Over the years I've learned something very important about investing: An inflexible investor won't last long. And the inflexibility cuts both ways; if you think value only means buying single-digit price-to-earnings stocks or stocks selling below net equity value, you are going to have a very limited method of valuing business. Moreover, you will miss the best investing opportunities.

Similarly, if you believe that value means paying whatever price for growth, it will be a painful exit once the party ends. In 1999, it looked like everything had value. Folks were so enamored with growth. And for a while, it seemed like it was the "intelligent" approach to investing.
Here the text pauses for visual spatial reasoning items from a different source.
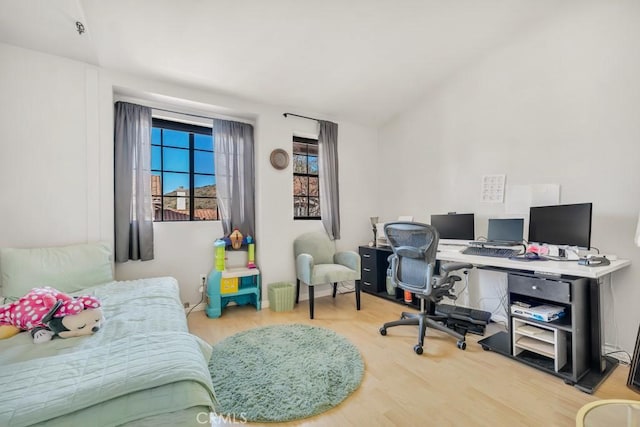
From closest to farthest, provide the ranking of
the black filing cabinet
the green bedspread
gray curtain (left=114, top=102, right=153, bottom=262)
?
the green bedspread < gray curtain (left=114, top=102, right=153, bottom=262) < the black filing cabinet

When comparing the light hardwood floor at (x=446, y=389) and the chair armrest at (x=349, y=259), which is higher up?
the chair armrest at (x=349, y=259)

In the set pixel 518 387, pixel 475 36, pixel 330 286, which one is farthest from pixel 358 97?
pixel 518 387

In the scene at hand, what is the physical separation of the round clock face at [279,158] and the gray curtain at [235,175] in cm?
27

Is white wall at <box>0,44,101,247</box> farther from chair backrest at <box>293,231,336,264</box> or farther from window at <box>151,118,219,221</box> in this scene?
chair backrest at <box>293,231,336,264</box>

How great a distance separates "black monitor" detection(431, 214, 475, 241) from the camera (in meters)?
2.99

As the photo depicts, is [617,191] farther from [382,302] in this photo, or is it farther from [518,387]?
[382,302]

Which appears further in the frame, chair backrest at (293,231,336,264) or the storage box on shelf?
→ chair backrest at (293,231,336,264)

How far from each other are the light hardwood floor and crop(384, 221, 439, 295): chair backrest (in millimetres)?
525

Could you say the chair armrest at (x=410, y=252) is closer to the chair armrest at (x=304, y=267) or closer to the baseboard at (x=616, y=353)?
the chair armrest at (x=304, y=267)

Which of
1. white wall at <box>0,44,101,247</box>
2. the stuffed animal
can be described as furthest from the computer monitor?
white wall at <box>0,44,101,247</box>

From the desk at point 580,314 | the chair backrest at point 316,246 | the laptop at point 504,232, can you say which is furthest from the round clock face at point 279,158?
the desk at point 580,314

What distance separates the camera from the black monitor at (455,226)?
2.99 meters

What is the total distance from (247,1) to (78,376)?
7.99ft

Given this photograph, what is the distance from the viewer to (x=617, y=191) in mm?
2176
But it was ultimately painful. 

Consider the following wisdom from Warren Buffett in the 1989 Berkshire Hathaway (BRK.A, BRK.B) annual report:

If you buy a stock at a sufficiently low price, there will usually be some hiccup in the fortunes of the business that gives you a chance to unload at a decent profit, even though the long-term performance of the business may be terrible. I call this the 'cigar butt' approach to investing. A cigar butt found on the street that has only one puff left in it may not offer much of a smoke, but the 'bargain purchase' will make that puff all profit.

Unless you are a liquidator, that kind of approach to buying businesses is foolish. First, the original 'bargain' price probably will not turn out to be such a steal after all. In a difficult business, no sooner is one problem solved than another surfaces -- never is there just one cockroach in the kitchen. Second, any initial advantage you secure will be quickly eroded by the low return that the business earns. ... Time is the friend of the wonderful business, the enemy of the mediocre.
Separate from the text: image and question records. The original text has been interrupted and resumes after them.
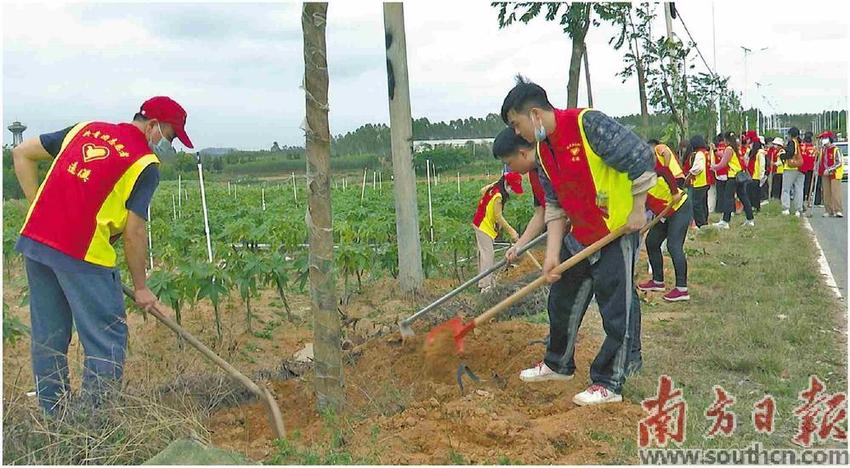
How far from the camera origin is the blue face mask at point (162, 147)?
371cm

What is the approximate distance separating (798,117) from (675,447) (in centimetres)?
8856

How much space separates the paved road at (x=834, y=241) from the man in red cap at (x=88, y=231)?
561 cm

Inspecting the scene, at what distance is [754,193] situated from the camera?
14188mm

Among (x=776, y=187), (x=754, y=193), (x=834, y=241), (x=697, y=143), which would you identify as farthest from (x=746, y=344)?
(x=776, y=187)

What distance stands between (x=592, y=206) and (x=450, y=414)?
49.0 inches

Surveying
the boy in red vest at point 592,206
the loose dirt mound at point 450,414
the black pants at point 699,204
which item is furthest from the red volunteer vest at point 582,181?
the black pants at point 699,204

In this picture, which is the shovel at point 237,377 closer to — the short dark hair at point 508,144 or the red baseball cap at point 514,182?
the short dark hair at point 508,144

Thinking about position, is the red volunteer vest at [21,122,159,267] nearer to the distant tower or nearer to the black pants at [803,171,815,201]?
the distant tower

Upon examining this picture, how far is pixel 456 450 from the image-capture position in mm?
3346

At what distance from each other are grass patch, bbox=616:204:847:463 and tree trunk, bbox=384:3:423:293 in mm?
2295

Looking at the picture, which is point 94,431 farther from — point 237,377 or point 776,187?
point 776,187

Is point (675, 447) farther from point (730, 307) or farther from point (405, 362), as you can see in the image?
point (730, 307)

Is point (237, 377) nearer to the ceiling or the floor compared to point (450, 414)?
nearer to the ceiling

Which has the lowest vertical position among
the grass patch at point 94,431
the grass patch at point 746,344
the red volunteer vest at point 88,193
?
the grass patch at point 746,344
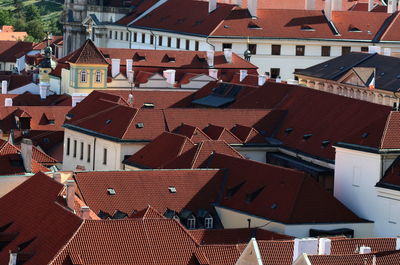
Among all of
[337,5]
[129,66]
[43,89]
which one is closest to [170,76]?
[129,66]

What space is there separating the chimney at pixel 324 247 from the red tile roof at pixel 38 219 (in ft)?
27.3

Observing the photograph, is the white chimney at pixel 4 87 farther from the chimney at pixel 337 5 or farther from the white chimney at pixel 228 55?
the chimney at pixel 337 5

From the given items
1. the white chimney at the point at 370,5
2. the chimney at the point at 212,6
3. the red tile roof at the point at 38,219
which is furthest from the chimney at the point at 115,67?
the red tile roof at the point at 38,219

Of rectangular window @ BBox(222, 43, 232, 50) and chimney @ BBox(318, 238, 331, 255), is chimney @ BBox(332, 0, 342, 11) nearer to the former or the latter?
rectangular window @ BBox(222, 43, 232, 50)

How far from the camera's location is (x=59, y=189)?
217ft

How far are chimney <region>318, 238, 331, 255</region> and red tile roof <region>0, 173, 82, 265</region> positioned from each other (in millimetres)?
8321

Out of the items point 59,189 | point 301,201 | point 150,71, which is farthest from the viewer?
point 150,71

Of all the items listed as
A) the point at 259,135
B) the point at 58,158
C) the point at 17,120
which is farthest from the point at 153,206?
the point at 17,120

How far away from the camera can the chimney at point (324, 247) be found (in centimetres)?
5934

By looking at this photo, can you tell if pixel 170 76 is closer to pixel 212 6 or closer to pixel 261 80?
pixel 261 80

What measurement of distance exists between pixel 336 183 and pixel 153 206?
9.05 meters

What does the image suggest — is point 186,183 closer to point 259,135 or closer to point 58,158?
point 259,135

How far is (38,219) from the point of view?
2502 inches

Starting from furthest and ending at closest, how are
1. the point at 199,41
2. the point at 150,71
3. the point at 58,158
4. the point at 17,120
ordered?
the point at 199,41 < the point at 150,71 < the point at 17,120 < the point at 58,158
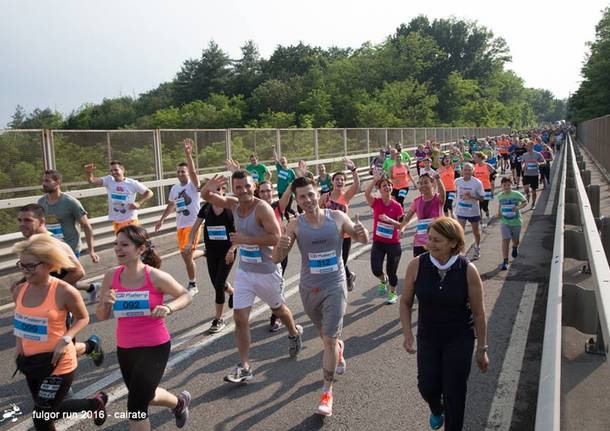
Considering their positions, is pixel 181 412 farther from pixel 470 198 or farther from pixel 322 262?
pixel 470 198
Here is the world's greatest value investor basically saying that "value" and "bargain" are not the same the thing. What makes value is quality, unless you want to build a portfolio based on picking up quick, short-term gains from depressed companies. Even then, Buffett says that the "cigar-butt" approach may not work. And he tells you why: "You might think this principle is obvious, but I had to learn it the hard way..."

In his early years, Buffett was a cigar-butt investor. He picked up little bargains in hopes of picking up quick gains. But he found out very quickly that compounding is the true path to immense investment success. And compounding comes from owning businesses that can continually earn attractive returns on invested capital. So Buffett is not just making an observation, he went through the process and the enormous wealth he's accumulated for himself and Berkshire Hathaway shareholders is proof positive.

Value is not a one-size-fits-all approach. At one point, I thought Chipotle (CMG) was a tremendous value at 22x earnings. Whole Foods (WFM) is also becoming a tremendous opportunity at 26x earnings. Having the flexibility to analyze a company's quality to determine its value is what matters most.